Challenge 1:
In the profile of Ridley Scott, swap "science fiction" for "speculative fiction" and give the passage again, starting at the words "Ridley Scott is" and ending after "to historical epics.".
Challenge 2:
Answer these questions from the profile of Ridley Scott:
(a) At which film festival did The Duellists premiere?
(b) Who wrote Alien?
(c) In what year was Alien: Covenant released?

Extract:

——

Ridley Scott is one of the pre-eminent big-budget filmmakers in English, known for working on a grand scale in a wide range of genres, from science fiction to historical epics.
Scott developed his pictorial visual style in TV commercial direction until he debuted with one of his best features, the period drama The Duellists (1977), starring Harvey Keitel, Keith Carradine, Albert Finney, Edward Fox, and Stacy Keach, and premiering at the Cannes film festival (where it won the Camera d’Or).
Scott’s stunning follow-up foretold the general pattern of his career—alternating genres from project to project—with his groundbreaking sci-fi/horror/thriller,
Alien (1979), written by Dan O’Bannon and starring Sigourney Weaver, Tom Skerritt, Veronica Cartwright, Harry Dean Stanton, John Hurt, Yaphet Kotto, and John Hurt; the movie’s powerful $185 million gross spawned an enduring franchise of seven sequels, crossovers, and two prequels, both directed by Scott:
Prometheus (2012), starring Noomi Rapace, Michael Fassbender, Charlize Theron,
Guy Pearce, and
Idris Elba; and
Alien: Covenant (2017), starring Fassbender, Demian Bichir, Katherine Waterston, Billy Crudup, and Danny McBride.

——

[Items listed in a dataset]

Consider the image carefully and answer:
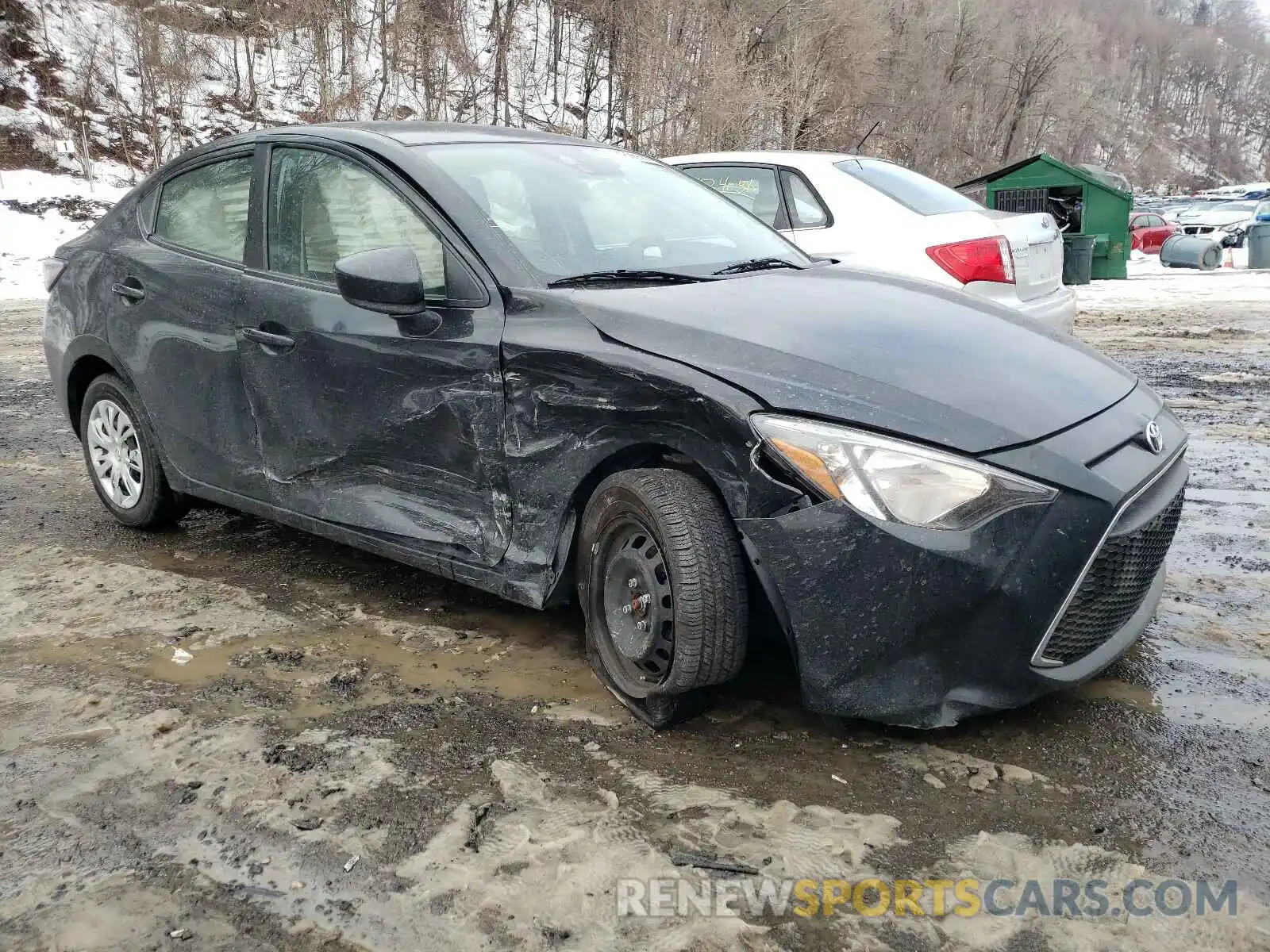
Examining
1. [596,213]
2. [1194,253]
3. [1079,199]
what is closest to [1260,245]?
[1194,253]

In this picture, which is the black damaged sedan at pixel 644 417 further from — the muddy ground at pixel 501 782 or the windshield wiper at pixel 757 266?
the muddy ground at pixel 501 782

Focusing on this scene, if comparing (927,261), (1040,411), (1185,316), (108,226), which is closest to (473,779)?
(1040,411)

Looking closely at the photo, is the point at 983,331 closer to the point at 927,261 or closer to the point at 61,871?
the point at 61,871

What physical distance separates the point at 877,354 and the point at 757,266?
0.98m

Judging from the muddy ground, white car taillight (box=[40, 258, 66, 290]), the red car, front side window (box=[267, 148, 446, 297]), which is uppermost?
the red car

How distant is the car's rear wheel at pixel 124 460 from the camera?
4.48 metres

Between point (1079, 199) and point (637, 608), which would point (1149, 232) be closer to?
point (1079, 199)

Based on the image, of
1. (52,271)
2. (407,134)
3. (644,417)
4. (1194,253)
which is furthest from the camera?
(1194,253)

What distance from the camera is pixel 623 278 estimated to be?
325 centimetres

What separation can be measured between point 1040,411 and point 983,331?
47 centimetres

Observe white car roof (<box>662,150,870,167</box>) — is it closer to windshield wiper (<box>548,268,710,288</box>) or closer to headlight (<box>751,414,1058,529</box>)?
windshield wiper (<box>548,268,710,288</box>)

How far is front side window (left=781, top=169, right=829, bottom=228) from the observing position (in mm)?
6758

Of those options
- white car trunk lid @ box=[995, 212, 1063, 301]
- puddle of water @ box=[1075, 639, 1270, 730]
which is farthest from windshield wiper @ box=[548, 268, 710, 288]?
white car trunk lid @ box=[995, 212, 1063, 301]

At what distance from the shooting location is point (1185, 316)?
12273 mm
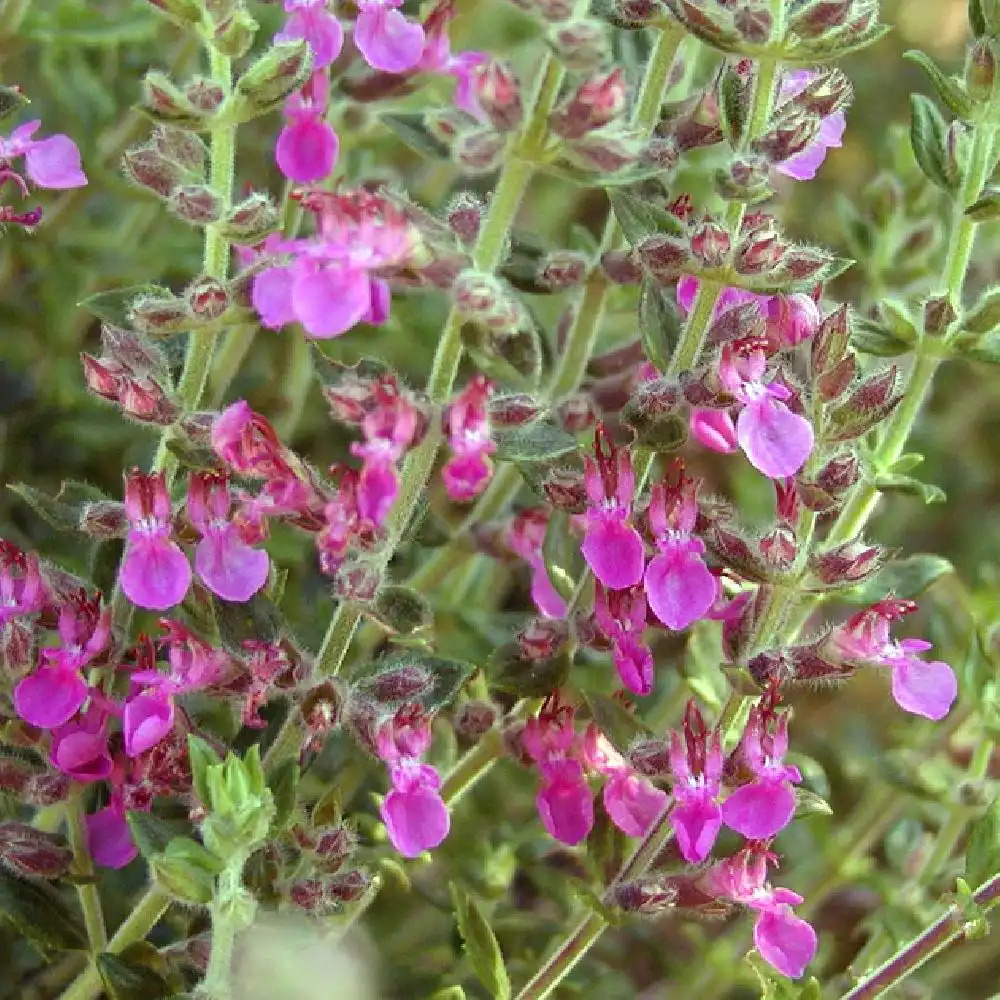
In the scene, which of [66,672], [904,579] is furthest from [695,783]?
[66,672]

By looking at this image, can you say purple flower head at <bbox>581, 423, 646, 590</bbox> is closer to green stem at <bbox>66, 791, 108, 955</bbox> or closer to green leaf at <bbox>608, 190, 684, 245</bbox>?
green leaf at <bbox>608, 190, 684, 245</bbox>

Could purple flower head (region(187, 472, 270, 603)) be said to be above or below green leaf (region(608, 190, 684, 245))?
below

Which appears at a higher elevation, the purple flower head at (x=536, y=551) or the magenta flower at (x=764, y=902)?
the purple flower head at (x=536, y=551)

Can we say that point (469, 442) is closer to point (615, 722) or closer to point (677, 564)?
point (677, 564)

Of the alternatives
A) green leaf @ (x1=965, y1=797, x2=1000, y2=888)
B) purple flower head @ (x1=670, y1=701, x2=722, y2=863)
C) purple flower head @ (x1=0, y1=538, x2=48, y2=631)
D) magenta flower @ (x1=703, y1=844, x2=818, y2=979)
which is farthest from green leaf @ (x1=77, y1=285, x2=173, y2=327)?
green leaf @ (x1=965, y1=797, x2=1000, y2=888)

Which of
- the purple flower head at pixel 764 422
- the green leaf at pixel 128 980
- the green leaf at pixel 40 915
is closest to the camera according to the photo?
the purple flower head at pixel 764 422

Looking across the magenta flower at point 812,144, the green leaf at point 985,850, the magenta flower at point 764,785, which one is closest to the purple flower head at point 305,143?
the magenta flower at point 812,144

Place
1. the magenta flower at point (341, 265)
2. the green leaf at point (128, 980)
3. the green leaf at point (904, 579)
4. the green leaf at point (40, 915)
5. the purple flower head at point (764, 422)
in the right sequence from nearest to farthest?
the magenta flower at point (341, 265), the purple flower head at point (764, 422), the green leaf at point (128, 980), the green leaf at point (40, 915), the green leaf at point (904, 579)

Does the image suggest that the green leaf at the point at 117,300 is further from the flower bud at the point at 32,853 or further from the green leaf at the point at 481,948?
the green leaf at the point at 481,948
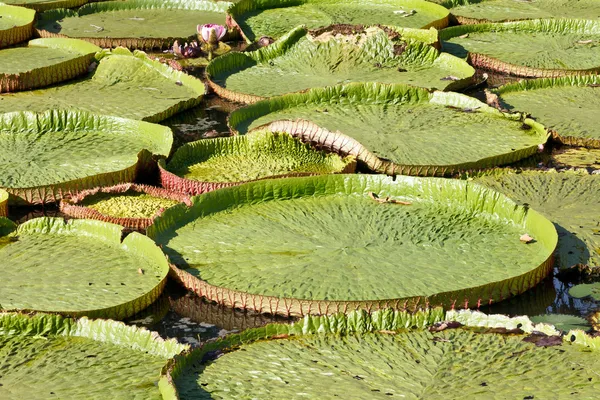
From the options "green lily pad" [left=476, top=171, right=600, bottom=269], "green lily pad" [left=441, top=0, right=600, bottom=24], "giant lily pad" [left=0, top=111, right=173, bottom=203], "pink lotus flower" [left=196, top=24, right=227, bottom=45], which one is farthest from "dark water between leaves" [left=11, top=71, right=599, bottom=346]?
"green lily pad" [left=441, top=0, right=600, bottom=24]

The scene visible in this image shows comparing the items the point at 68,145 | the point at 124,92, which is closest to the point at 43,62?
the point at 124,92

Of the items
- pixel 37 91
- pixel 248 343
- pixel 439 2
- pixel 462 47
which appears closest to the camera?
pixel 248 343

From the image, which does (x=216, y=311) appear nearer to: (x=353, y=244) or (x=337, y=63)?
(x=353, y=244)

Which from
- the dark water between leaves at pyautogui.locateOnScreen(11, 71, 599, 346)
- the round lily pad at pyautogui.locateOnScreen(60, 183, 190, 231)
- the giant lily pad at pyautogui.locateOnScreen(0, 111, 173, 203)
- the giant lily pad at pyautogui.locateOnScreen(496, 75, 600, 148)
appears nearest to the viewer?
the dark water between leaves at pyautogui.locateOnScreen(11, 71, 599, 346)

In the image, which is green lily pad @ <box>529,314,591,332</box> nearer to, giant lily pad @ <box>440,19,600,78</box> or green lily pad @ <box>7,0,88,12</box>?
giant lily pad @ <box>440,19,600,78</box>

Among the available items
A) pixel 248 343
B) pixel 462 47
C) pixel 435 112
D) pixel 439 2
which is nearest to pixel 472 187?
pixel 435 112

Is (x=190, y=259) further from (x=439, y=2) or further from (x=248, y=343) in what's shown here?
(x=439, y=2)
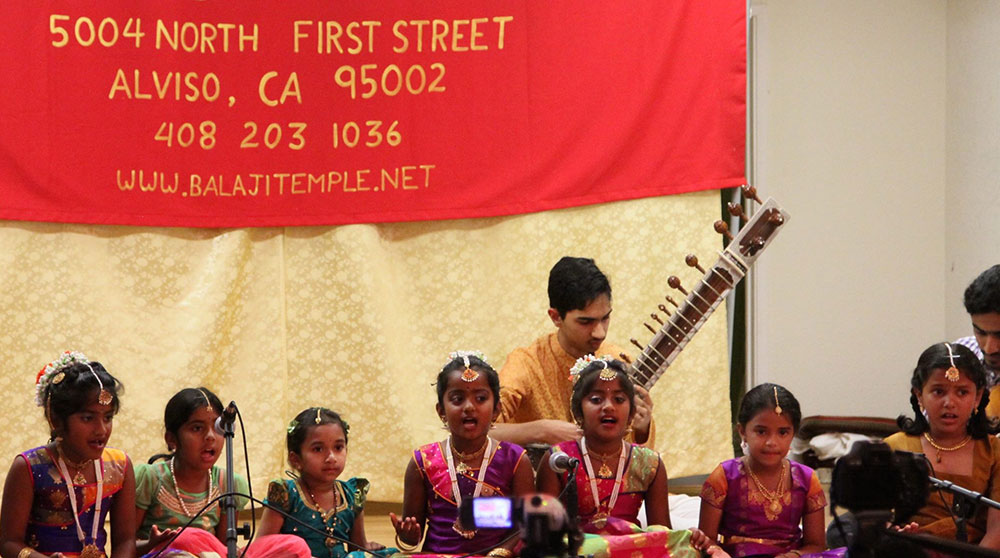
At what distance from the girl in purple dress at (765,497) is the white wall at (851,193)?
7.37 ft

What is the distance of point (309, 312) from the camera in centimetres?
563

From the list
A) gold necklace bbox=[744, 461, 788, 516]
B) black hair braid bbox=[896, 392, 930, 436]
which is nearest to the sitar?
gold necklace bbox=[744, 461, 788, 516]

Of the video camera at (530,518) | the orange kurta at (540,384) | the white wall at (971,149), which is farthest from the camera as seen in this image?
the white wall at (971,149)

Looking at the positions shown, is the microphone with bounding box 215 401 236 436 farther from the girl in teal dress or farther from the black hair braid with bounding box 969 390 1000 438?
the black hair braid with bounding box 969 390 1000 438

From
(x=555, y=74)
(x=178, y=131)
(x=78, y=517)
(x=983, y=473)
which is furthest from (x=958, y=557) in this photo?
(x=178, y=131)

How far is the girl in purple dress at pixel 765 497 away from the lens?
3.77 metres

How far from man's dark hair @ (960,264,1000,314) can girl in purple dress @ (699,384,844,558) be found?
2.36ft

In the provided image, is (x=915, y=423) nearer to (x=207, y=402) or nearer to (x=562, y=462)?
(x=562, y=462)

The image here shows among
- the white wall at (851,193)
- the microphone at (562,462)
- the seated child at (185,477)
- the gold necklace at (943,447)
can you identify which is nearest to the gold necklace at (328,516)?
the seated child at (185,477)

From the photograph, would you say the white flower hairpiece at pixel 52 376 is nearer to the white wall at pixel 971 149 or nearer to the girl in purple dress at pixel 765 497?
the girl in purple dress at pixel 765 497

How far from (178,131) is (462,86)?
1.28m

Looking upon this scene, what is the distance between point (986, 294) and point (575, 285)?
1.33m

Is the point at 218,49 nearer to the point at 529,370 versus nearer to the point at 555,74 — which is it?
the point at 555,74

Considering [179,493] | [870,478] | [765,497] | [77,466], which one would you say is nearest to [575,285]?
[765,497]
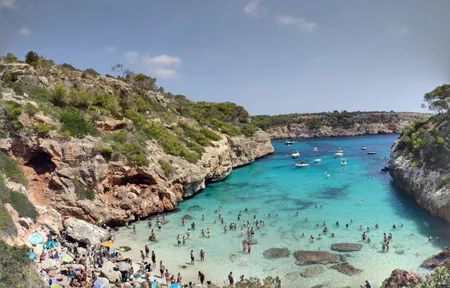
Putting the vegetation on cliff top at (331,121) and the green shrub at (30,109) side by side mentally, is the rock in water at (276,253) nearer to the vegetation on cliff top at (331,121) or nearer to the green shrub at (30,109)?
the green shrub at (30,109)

——

Solution 1:
Ridley Scott is one of the pre-eminent big-budget filmmakers in English, known for working on a grand scale in a wide range of genres, from speculative fiction to historical epics.

Solution 2:
(a) The Cannes film festival.
(b) Dan O'Bannon.
(c) 2017.